Traditional fantasy-based MMO classes redesigned for a post-apocalyptic setting: ( 2 / 9 ) knights
A slightly more straightforward translation from fantasy to a semi-realistic setting. The main focus became finding modern parallels for armor. Knights are well-rounded classes, so I wanted their equipment to be robust, but easy to move in; sports gear ended up being the best replacement.
Their outfits are mostly composed of motocross equipment (jersey, pants and boots in attractively garish color schemes), with additional sports gear stacked on top — MMA headgear, football/baseball protective gear, ice hockey gloves, lacrosse shinguards.
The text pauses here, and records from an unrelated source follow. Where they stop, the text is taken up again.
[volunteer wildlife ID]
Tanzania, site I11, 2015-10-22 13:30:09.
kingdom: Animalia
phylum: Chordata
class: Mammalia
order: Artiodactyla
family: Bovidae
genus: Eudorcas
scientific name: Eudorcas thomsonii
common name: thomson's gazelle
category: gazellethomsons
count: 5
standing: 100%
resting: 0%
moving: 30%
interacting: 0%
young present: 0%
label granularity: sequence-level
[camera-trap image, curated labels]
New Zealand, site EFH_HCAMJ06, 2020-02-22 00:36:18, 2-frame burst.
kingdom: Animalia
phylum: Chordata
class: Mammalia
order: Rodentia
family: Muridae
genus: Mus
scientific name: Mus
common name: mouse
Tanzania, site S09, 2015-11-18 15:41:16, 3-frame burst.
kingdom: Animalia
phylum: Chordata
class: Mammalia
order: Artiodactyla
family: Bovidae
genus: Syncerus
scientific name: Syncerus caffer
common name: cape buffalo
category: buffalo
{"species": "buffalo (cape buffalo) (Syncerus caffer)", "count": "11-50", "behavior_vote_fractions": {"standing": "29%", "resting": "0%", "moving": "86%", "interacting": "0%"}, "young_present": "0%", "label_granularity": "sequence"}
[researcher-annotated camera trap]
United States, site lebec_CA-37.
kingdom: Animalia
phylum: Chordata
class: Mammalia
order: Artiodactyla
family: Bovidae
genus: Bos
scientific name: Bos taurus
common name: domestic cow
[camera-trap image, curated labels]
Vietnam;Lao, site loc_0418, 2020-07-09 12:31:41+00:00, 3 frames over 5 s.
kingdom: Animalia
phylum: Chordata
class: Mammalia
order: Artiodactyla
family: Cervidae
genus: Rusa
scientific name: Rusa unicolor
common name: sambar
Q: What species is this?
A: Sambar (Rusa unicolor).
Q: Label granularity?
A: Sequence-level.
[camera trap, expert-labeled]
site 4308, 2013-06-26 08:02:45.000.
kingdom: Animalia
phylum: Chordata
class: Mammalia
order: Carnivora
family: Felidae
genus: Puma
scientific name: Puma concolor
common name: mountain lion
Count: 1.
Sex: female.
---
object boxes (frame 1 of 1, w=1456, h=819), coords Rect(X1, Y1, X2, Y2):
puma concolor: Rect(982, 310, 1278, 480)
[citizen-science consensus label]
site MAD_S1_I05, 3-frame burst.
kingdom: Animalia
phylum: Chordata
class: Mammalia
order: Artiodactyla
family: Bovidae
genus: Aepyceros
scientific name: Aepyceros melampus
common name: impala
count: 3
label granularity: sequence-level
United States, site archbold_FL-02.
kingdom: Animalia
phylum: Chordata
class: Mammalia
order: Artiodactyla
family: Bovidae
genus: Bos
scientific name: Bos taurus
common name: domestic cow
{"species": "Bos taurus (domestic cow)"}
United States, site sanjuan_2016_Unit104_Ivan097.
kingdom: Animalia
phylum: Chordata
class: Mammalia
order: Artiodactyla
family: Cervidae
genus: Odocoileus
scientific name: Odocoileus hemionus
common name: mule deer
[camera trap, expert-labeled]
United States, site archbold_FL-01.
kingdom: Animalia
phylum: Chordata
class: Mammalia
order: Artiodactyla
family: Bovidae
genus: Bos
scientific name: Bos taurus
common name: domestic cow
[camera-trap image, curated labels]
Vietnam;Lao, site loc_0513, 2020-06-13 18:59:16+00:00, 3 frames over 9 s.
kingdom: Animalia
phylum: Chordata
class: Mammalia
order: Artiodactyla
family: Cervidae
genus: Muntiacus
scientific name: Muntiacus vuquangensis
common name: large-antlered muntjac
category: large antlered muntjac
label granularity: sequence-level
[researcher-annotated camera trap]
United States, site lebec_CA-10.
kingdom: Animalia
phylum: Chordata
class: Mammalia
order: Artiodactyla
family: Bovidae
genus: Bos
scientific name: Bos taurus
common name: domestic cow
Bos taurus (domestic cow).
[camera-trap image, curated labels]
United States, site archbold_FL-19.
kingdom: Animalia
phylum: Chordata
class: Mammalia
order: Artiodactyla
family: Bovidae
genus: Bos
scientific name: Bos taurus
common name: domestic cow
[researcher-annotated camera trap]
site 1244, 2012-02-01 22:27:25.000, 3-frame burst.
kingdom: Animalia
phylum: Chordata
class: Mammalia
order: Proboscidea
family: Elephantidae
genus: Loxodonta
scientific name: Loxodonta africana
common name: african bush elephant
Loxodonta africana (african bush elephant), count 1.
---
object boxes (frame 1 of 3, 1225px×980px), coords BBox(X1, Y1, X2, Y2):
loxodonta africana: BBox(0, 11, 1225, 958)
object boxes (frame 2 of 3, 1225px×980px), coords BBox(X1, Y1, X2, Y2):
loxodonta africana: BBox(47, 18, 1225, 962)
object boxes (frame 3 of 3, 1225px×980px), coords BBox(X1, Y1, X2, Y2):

The swords are rather crudely bolted and cobbled together from scrap metal; foraged riot gear can also be used in place of a second sword.
Traditional fantasy-based MMO classes redesigned for a post-apocalyptic setting: ( 1 / 9 ) priests
A character design project I’ve been mulling over for a while. I wanted to try taking some staple fantasy-based classes and see how they’d translate to a apocalypse-based setting, something vaguely Mad Max- or Fallout-flavored. Also squeezing in some practice working with weapons and clothes. :)
The priest class was one of the first classes I wanted to try redesigning. Of course, they’d have to have strong parallels to field medics, but I also specifically wanted them to look a bit like surgeons. The main components of their outfits are ruined doctor’s coats and surgical garments in that signature bright teal (bandannas, masks and gloves).
Dart guns take the place of priest-ly magic, used for healing (“medi-darts” ala Fallout’s stimpaks), buffs (painkillers, adrenaline shots) and de-buffs (tranquilizers). They use blasts of pressurized air instead of any gunpowder, and are reloaded with aircans; the darts come slotted onto “cartridges” of semi-flexible metal strips, which are ejected and reused.
Like most healers, these guys aren’t very good offensive units, but they do carry bonesaws as last resorts for self-defense.